RubiksNet: Learnable 3D-Shift for Efficient Video Action Recognition

Video action recognition is a complex task dependent on modeling spatial and temporal context. Standard approaches rely on 2D or 3D convolutions to process such context, resulting in expensive operations with millions of parameters. Recent efficient architectures leverage a channel-wise shift-based primitive as a replacement for temporal convolutions, but remain bottlenecked by spatial convolution operations to maintain strong accuracy and a fixed-shift scheme. Naively extending such developments to a 3D setting is a difficult, intractable goal.
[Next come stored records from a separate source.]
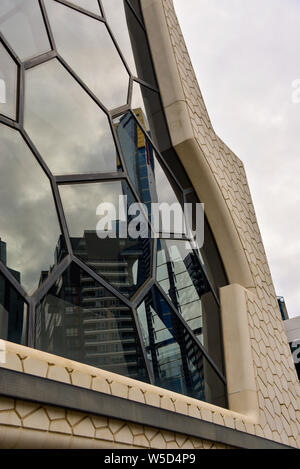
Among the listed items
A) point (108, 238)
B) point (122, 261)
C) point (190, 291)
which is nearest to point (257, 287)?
point (190, 291)

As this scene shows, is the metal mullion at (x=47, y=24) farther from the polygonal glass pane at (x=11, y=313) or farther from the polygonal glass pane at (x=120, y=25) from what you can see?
the polygonal glass pane at (x=11, y=313)

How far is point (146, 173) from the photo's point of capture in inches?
260

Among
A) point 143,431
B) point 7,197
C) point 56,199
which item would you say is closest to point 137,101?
point 56,199

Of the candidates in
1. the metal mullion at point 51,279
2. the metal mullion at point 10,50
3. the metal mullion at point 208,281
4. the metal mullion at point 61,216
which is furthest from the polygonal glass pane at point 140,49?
the metal mullion at point 51,279

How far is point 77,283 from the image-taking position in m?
4.77

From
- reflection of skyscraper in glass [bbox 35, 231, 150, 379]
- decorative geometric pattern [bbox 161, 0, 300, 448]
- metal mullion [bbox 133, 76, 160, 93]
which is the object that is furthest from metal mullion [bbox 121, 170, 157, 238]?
metal mullion [bbox 133, 76, 160, 93]

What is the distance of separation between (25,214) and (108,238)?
117 cm

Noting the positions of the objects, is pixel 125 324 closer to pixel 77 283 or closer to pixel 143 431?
pixel 77 283

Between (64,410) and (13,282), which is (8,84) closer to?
(13,282)

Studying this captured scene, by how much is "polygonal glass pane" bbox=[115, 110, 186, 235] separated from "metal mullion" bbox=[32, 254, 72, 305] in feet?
5.93

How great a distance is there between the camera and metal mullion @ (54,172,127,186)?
5112mm

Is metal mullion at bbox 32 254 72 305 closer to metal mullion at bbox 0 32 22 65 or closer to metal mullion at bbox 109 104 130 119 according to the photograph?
metal mullion at bbox 0 32 22 65

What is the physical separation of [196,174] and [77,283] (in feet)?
10.8

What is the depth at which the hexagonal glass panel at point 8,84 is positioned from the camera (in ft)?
15.6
To this end, we introduce RubiksNet, a new efficient architecture for video action recognition which is based on a proposed learnable 3D spatiotemporal shift operation instead. We analyze the suitability of our new primitive for video action recognition and explore several novel variations of our approach to enable stronger representational flexibility while maintaining an efficient design. We benchmark our approach on several standard video recognition datasets, and observe that our method achieves comparable or better accuracy than prior work on efficient video action recognition at a fraction of the performance cost, with 2.9-5.9x fewer parameters and 2.1-3.7x fewer FLOPs. We also perform a series of controlled ablation studies to verify our significant boost in the efficiency-accuracy tradeoff curve is rooted in the core contributions of our RubiksNet architecture.